#### PROVIDED ENTRIES

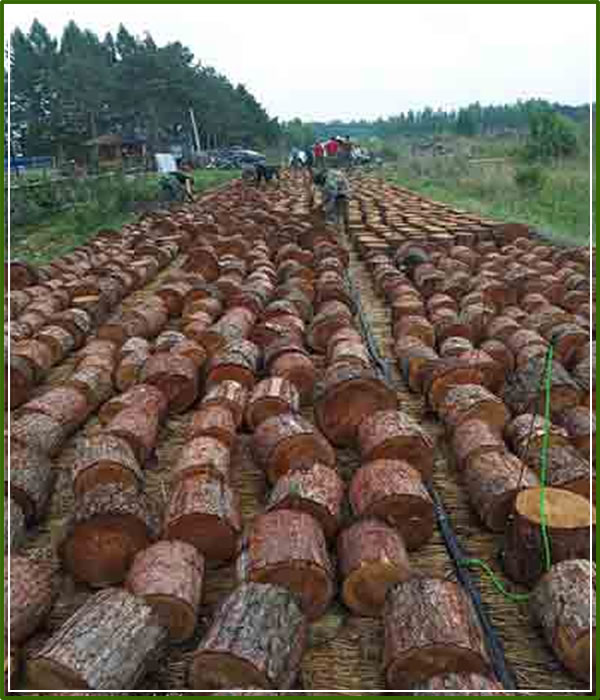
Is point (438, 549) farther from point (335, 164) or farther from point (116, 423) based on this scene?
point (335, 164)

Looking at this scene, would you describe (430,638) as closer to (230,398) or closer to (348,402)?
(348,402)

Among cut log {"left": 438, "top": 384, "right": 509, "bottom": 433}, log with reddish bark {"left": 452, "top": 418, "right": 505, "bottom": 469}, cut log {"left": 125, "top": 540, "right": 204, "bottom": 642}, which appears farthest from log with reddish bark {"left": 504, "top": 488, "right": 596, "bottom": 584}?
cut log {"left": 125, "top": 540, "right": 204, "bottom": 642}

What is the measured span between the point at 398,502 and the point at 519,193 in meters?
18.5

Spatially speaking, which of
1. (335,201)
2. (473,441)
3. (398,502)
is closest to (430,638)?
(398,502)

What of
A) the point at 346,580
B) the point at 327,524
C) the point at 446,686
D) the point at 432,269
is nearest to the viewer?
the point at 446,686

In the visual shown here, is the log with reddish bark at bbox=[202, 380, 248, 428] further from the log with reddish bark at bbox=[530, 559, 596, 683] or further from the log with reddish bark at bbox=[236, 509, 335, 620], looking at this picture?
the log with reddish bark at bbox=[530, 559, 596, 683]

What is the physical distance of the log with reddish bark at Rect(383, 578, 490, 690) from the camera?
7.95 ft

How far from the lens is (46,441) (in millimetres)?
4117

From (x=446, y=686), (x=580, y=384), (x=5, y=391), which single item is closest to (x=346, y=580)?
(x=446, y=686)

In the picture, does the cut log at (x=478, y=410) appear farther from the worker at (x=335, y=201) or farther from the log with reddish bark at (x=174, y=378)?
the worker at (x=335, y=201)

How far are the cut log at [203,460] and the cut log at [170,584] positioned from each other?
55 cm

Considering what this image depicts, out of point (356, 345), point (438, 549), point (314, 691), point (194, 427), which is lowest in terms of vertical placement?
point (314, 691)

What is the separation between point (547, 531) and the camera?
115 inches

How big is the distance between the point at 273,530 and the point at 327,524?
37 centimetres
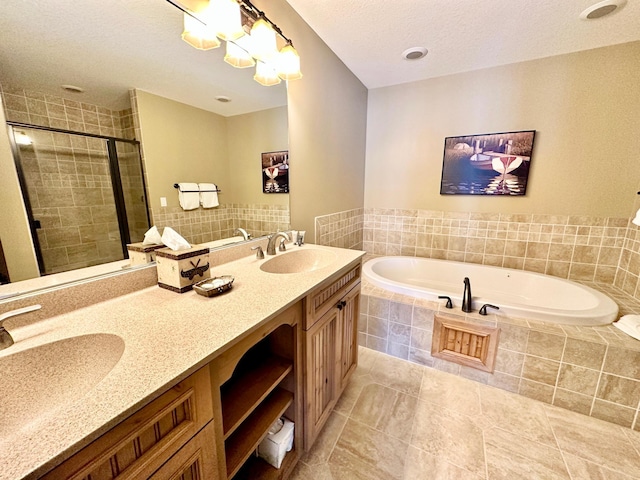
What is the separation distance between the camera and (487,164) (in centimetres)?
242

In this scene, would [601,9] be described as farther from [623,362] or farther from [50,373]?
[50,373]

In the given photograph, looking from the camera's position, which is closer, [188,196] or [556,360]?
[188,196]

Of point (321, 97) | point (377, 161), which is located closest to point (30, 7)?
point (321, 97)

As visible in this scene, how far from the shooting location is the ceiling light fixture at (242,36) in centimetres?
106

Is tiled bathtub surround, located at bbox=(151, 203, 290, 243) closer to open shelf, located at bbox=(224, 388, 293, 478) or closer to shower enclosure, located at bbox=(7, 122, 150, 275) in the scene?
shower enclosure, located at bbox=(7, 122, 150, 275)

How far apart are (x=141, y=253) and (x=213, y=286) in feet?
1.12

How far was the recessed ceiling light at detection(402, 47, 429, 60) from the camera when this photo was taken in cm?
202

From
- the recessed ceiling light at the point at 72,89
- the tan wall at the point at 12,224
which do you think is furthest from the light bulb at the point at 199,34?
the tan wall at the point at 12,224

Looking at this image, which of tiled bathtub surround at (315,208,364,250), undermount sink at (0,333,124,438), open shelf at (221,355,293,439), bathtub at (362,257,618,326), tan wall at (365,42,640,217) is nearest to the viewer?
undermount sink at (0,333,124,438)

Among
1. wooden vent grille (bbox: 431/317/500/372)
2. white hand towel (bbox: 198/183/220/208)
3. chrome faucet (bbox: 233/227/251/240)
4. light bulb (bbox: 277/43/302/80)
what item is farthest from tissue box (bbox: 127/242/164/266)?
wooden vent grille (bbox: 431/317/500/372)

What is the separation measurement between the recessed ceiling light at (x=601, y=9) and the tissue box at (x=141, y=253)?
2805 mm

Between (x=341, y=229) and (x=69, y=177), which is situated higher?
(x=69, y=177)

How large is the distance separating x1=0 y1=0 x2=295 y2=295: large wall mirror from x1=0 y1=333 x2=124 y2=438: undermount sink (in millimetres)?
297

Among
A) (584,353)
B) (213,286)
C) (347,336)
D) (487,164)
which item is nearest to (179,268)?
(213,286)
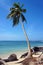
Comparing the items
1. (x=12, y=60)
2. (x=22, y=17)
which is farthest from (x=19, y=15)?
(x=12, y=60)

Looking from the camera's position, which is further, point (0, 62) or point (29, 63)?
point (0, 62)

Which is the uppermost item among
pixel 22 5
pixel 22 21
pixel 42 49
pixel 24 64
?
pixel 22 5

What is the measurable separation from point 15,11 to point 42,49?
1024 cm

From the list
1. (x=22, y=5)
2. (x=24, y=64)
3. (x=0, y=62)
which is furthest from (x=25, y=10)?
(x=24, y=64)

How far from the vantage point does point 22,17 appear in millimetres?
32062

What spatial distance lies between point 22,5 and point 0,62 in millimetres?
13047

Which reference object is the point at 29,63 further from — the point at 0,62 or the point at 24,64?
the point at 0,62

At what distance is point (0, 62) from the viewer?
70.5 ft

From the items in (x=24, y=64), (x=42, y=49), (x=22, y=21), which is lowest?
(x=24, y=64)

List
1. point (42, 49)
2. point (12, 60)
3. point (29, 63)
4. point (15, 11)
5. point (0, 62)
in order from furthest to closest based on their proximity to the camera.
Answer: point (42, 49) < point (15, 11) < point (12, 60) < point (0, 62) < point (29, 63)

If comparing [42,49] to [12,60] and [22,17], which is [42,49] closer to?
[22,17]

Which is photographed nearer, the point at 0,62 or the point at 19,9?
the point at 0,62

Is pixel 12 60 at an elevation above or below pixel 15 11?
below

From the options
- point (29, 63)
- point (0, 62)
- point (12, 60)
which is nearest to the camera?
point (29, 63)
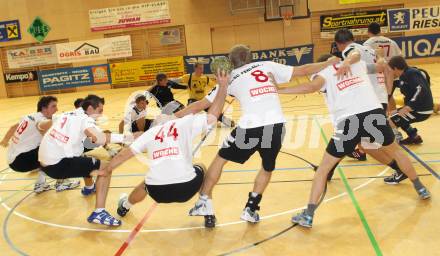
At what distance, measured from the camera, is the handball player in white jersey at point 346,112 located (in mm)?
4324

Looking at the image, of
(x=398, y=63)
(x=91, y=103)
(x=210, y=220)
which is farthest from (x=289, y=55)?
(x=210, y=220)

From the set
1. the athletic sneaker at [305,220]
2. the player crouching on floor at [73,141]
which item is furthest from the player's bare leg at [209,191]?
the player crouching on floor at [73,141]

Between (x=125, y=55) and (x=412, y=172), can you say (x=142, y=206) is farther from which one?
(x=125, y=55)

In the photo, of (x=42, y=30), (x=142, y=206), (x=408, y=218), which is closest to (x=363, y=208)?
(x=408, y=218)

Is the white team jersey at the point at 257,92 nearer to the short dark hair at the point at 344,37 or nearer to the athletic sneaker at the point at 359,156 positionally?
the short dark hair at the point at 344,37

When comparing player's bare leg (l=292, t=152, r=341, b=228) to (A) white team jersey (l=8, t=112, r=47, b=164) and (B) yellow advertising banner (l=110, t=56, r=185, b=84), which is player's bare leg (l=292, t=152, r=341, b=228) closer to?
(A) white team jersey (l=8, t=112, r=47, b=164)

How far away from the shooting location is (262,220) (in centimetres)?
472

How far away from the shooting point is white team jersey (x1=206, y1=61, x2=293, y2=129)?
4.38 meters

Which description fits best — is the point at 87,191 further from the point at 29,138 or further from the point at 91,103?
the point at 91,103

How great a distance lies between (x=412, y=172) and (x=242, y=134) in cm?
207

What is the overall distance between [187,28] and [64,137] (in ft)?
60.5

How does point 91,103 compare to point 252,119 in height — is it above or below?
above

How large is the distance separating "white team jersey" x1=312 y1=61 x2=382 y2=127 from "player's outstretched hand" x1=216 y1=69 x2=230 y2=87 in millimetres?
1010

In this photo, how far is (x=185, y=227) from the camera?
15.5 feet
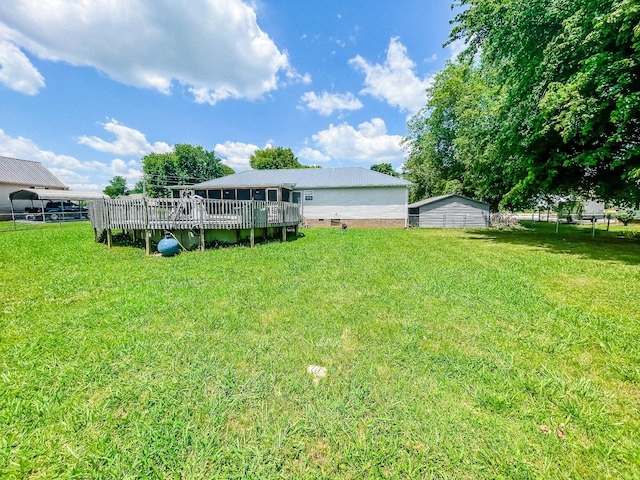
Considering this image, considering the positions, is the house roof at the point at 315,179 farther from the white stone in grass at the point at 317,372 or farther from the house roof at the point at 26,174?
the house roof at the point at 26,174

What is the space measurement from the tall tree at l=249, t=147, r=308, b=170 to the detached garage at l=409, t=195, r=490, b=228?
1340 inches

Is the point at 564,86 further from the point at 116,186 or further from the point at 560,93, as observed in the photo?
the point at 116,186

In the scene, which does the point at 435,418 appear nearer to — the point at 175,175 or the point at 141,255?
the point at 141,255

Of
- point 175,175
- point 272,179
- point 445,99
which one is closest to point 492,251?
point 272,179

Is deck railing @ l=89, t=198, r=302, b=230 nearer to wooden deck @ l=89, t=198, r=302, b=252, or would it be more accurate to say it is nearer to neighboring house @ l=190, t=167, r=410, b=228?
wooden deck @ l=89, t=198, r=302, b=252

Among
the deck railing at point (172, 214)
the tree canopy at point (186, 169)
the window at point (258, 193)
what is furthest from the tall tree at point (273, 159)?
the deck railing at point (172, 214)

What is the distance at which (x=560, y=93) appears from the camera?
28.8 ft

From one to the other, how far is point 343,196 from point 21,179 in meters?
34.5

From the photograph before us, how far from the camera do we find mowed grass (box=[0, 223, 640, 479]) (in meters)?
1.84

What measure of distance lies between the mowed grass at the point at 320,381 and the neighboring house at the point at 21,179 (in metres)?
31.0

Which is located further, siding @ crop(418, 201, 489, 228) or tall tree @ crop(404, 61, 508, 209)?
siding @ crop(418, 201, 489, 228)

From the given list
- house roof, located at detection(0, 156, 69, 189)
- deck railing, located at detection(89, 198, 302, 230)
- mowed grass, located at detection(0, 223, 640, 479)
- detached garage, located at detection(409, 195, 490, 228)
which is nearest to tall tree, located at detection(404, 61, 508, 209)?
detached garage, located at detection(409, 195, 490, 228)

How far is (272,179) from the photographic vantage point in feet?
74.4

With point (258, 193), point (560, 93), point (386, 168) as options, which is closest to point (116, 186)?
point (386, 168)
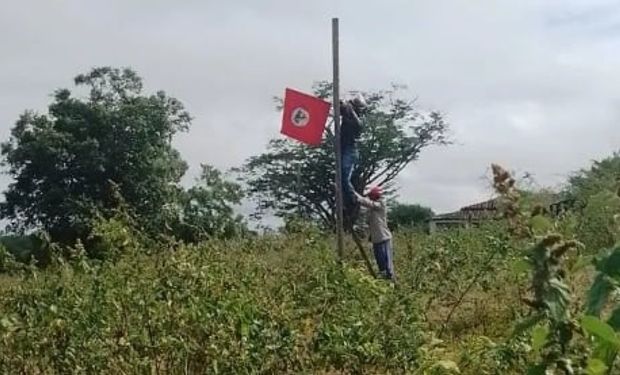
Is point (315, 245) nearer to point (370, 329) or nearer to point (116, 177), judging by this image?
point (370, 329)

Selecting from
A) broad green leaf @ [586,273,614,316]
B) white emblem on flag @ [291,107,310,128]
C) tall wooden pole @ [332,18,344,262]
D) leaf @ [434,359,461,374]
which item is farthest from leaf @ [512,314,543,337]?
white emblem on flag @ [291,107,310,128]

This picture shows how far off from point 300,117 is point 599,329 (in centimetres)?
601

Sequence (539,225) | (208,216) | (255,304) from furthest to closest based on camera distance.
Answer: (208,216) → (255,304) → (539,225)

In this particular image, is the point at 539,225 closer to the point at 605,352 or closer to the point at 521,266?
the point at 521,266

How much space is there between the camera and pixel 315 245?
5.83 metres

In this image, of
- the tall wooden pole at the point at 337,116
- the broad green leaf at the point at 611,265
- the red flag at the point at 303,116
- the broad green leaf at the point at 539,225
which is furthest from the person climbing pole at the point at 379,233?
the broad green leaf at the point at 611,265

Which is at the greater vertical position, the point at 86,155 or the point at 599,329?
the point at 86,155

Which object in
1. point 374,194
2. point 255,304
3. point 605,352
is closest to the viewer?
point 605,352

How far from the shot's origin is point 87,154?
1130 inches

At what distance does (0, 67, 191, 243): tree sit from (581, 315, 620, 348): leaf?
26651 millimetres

########

Output exactly the lines from the line with "How far is (272,179)" to the last line of the records, including both, and leave every picture out.

How far is (272,179) from the photographic vantage point in feet?
74.4

With point (258, 193), point (560, 93), point (386, 168) as options, which is closest to point (116, 186)?
point (386, 168)
Is point (315, 245) nearer to point (370, 329) or nearer to point (116, 177), judging by this image?
point (370, 329)

Selecting from
A) broad green leaf @ [586,273,614,316]
B) white emblem on flag @ [291,107,310,128]
C) tall wooden pole @ [332,18,344,262]
D) leaf @ [434,359,461,374]
which item is farthest from leaf @ [512,314,543,337]?
white emblem on flag @ [291,107,310,128]

This picture shows how far off from point 300,117 is point 599,329 (in centimetres)?
601

Sequence (539,225) | (208,216) | (255,304) from furthest to closest based on camera distance.
Answer: (208,216) → (255,304) → (539,225)

In this particular image, is the point at 539,225 closer to the point at 605,352 or closer to the point at 521,266?
the point at 521,266

How much space is there between the camera and pixel 315 245?
5.83 metres

In this image, of
- the tall wooden pole at the point at 337,116
- the broad green leaf at the point at 611,265
- the red flag at the point at 303,116
- the broad green leaf at the point at 539,225
which is furthest from the person climbing pole at the point at 379,233?
the broad green leaf at the point at 611,265

Which is at the greater vertical position, the point at 86,155 or the point at 599,329?
the point at 86,155

Which object in
1. point 374,194
2. point 255,304
3. point 605,352
is closest to the viewer?
point 605,352

How far from the shot's origin is point 87,154?
1130 inches

At what distance does (0, 67, 191, 243): tree sit from (581, 315, 620, 348): leaf?
26651 millimetres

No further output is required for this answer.